Claude-skill-registry-data microservice-architect

Guides the planning of a microservices architecture. Use this skill when asked to design, plan, or architect a system using microservices. This skill helps with service boundary identification, communication pattern selection, data management, and defining service contracts.

install
source · Clone the upstream repo
git clone https://github.com/majiayu000/claude-skill-registry-data
Claude Code · Install into ~/.claude/skills/
T=$(mktemp -d) && git clone --depth=1 https://github.com/majiayu000/claude-skill-registry-data "$T" && mkdir -p ~/.claude/skills && cp -r "$T/data/microservice-architect" ~/.claude/skills/majiayu000-claude-skill-registry-data-microservice-architect && rm -rf "$T"
manifest: data/microservice-architect/SKILL.md
source content

Microservice Architect

Overview

This skill provides a structured workflow for planning a microservices architecture. It helps in making key architectural decisions and producing standard deliverables.

The process is divided into four main steps. Follow them in order to ensure a comprehensive design.

Step 1: Decompose the System into Services

The first step is to identify the boundaries of each microservice. The goal is to create services that are loosely coupled and highly cohesive.

  • Action: Use the service decomposition template to document each proposed service.
  • Template:
    assets/templates/service_decomposition_template.md
  • Guidelines: Refer to
    references/service_decomposition.md
    for criteria on how to define service boundaries, based on principles like Domain-Driven Design.

For each potential service, copy the template and fill it out.

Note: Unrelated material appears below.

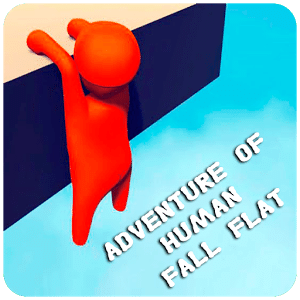 Adventure of Human Fall Flat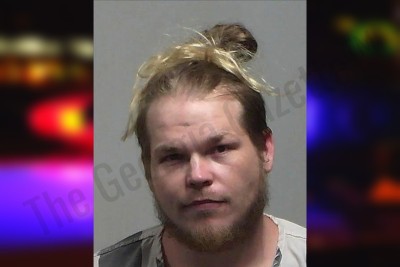 James Sumner — Tift County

Step 2: Define Communication Patterns

Once services are identified, determine how they will communicate with each other.

  • Action: For each interaction between services, choose a suitable communication pattern.
  • Decision Matrix: Use the matrix in
    assets/templates/communication_matrix_template.md
    to help select between REST, gRPC, GraphQL, and messaging.
  • Reference: For more details on each pattern, see
    references/communication_patterns.md
    .

Not all services need to use the same pattern. Choose the best fit for each interaction.

Step 3: Plan Data Management and Infrastructure

Address how data will be managed across services and what infrastructure is needed.

  • Data Ownership: Follow the database-per-service pattern. See
    references/data_patterns.md
    for details on this and handling distributed transactions with the Saga pattern.
  • Infrastructure: Plan for service discovery and an API gateway. Guidance can be found in
    references/infrastructure.md
    .
  • Event-Driven: If asynchronous communication is used, review patterns for event-driven architecture in
    references/event_driven.md
    .

Step 4: Create Architecture Diagrams and Service Contracts

The final step is to document the architecture and the service APIs.

  • Architecture Diagrams: Use the C4 model to visualize the architecture. Create System Context and Container diagrams at a minimum. See
    references/c4_model.md
    for an explanation of the C4 model.
  • Service Contracts: For each service, create a formal API contract.
    • Template: A basic OpenAPI template is available at
      assets/templates/service_contract_template.json
      .
    • Guidelines: See
      references/service_contracts.md
      for details on what to include in a contract and different specification formats.

Deliverables

By the end of this process, you will have produced:

  • A set of completed service decomposition documents.
  • A communication matrix for service interactions.
  • C4 model architecture diagrams.
  • Service interface contracts for each service.